Here are the same times and years broken out by continent instead of country.  Notice the break in dominance of winning this marathon from Europe/North America to Africa in the mid 1980s.  Prior to this time, the race enjoyed a larger amount of variety in countries/continents winning the race.




The grayish line intersecting these points is basically a confidence interval (95% confidence interval).  One could interpret any point within this grey area as a time that would not be a statistical outlier or a time that could be expected to win the Boston Marathon.  The interesting thing about this graph is how the gray area is now widening in the past few years.  This is partially because of the fastest marathon ever run is included in this graph (This was done by Geoffrey Mutai in 2011, which did not count as a world record formally because of the change in relief of the Boston Marathon).  Notwithstanding this time, we also see times more recently that have historically been run by North Americans, Australians, Asians, and Europeans.  Though it is clear that Africa demonstrates clear dominance in this marathon and others, the times that African participants have been running are not insurmountable from a historic perspective.

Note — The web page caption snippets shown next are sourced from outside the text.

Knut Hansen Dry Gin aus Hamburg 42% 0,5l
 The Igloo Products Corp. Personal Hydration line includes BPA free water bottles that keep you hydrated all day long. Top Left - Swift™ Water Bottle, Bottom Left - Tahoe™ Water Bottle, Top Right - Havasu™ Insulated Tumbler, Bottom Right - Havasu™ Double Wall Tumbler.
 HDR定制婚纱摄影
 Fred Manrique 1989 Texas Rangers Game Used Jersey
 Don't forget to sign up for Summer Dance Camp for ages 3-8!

This "widening" of race time expectations I believe provides opportunities to continents and countries who have run races at this speed in the past.  The question now becomes how many runners in these continents/countries can currently run at these paces.  There are some.  Both Ryan Hall and Dathan Ritzenhein are US runners who have run marathons in 2:08, which would make them both very competitive with the recent winners of the Boston Marathon.

Stripping out the African countries we can see the times of other continents over the past several years.  In fact all of these times fit into the range of "expectation" (95% confidence interval) of the most recent races.




Running this fast a race must take into account multiple other factors such as weather, injury, etc.  However, based on the data of previous races, the times produced by these runners in the graph above would have been very competitive if not won previous recent years' marathons.  There may not be as many challengers in other continents, but those challenging African runners stand a chance.  More recently if a non-African runner had run the Boston Marathon in what would possibly have been their best race, they would have had a great chance at winning.